• _BRIEF 1_
In the Toronto stock market report, which broker is quoted and at what firm?
• _BRIEF 2_
Summarize the Toronto stock market report in two sentences.
• _BRIEF 3_
Carry the Toronto stock market report forward from its final quote, in the same news style.

July 8, 2010 / 2:38 PM / 7 years ago

CANADA STOCKS-TSX flat as gold shares drag; commodities mixed

* TSX off 0.1 percent at 11,384.18

* Nine out of 10 sectors higher

* Materials drive index lower (Adds details, quotes)

By Claire Sibonney

TORONTO, July 8 (Reuters) - Toronto's main stock index was little changed on Thursday morning in wobbly trading after two straight sessions of gains, on mixed commodity prices as weak gold stocks offset a rally by energy and base-metal miners.

Gold miners held the TSX in check as gold prices eased below $1,200 an ounce, as growing optimism over the global economy limited investor interest in safe-haven assets.

The gold subsector was down almost 2 percent [GOL/], with Barrick Gold Corp (ABX.TO) off 2.2 percent at C$44.94, and Goldcorp Inc (G.TO) down 2.3 percent at C$42.37.

"I think we might pause a bit after yesterday's move and go a bit sideways. The gold sector is the one putting pressure on the Canadian market." said Francis Campeau, broker at MF Global Canada in Montreal.

"It was a hedge trade and I think people are taking their money out of the golds, into more of the energy and financials."

• _DATASET EXTRACT_
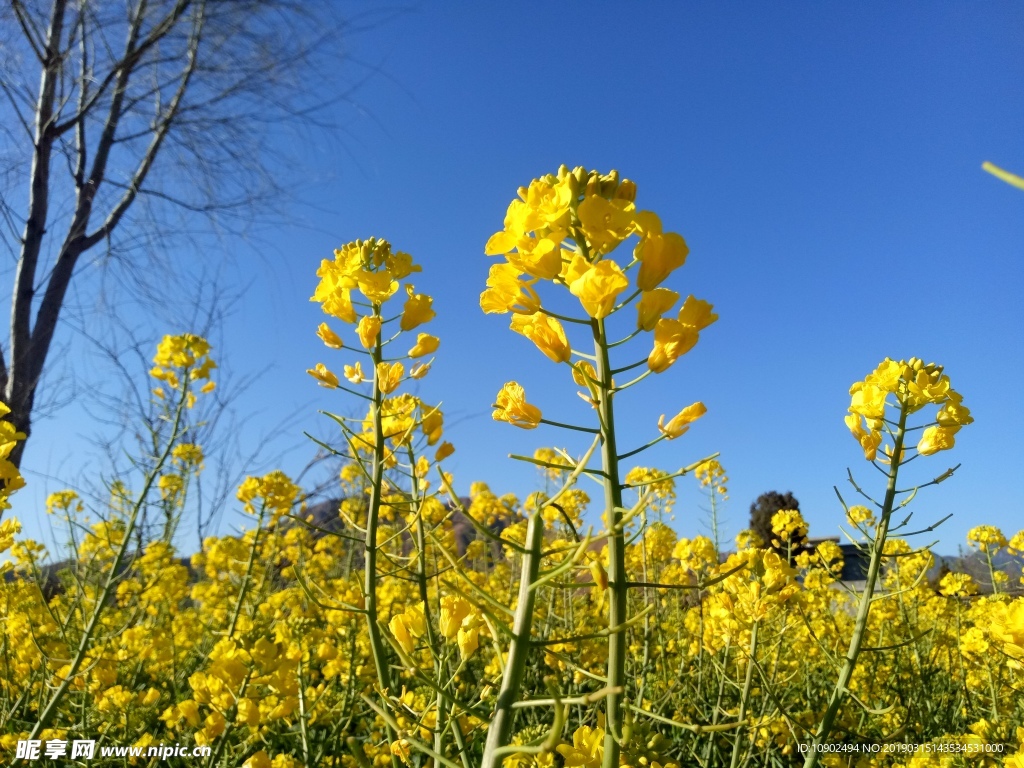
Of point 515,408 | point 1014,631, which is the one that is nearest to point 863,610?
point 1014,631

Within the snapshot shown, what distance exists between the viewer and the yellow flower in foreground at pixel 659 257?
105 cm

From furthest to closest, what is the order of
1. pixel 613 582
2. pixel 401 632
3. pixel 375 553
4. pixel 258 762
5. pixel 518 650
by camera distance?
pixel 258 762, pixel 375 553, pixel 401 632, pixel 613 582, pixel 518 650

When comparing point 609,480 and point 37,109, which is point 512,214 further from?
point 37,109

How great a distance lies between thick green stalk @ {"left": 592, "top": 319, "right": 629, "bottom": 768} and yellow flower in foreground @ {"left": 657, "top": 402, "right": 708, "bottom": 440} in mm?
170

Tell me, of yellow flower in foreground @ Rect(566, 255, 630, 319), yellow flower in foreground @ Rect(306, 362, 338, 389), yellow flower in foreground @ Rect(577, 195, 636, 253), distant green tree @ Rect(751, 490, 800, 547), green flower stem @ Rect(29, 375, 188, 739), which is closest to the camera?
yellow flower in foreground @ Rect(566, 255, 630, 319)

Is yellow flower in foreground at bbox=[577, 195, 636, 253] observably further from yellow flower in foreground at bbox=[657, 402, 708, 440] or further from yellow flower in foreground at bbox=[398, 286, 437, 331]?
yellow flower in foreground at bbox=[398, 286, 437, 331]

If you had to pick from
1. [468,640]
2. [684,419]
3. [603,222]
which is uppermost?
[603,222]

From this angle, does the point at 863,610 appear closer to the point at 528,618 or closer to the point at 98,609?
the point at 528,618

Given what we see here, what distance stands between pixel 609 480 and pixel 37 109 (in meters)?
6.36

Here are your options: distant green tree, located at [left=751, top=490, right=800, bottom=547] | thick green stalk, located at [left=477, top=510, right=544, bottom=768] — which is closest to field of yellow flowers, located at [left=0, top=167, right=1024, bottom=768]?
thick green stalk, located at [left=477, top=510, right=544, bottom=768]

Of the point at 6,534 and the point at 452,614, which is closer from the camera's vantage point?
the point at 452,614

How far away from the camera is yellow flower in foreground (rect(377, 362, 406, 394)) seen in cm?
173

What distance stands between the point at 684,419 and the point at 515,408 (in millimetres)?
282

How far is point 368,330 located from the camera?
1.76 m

• _TASK RESULT 1_
Francis Campeau, a broker at MF Global Canada in Montreal.

• _TASK RESULT 2_
Toronto's main stock index was little changed on Thursday morning, July 8, 2010, after two straight sessions of gains, as weak gold stocks offset a rally by energy and base-metal miners. Gold miners such as Barrick Gold and Goldcorp fell as gold prices eased below $1,200 an ounce, with growing optimism over the global economy limiting interest in safe-haven assets.

• _TASK RESULT 3_
Energy shares were up 0.5 percent, leading the gainers, after the price of oil bounced above $75 per barrel, supported by a global rally in riskier assets and an industry report showing a sharp fall in U.S. crude oil inventories. [O/R]

Suncor Energy (SU.TO) added 0.7 percent to C$32.74, while Cenovus Energy rose 1.4 percent to C$28.94.

Copper prices were also firmer, sending mining shares 0.6 percent higher with Teck Resources TCKb.TO up 1.1 percent to C$34.03. [MET/L]

At 10:12 a.m. (1412 GMT), the Toronto Stock Exchange's S&P/TSX composite index .GSPTSE was down 13.09 points, or 0.1 percent, at 11,384.18.

"We had a fairly solid bounce over the last two sessions and perhaps the market is trying to find a bottom after the recent selloff," added Campeau.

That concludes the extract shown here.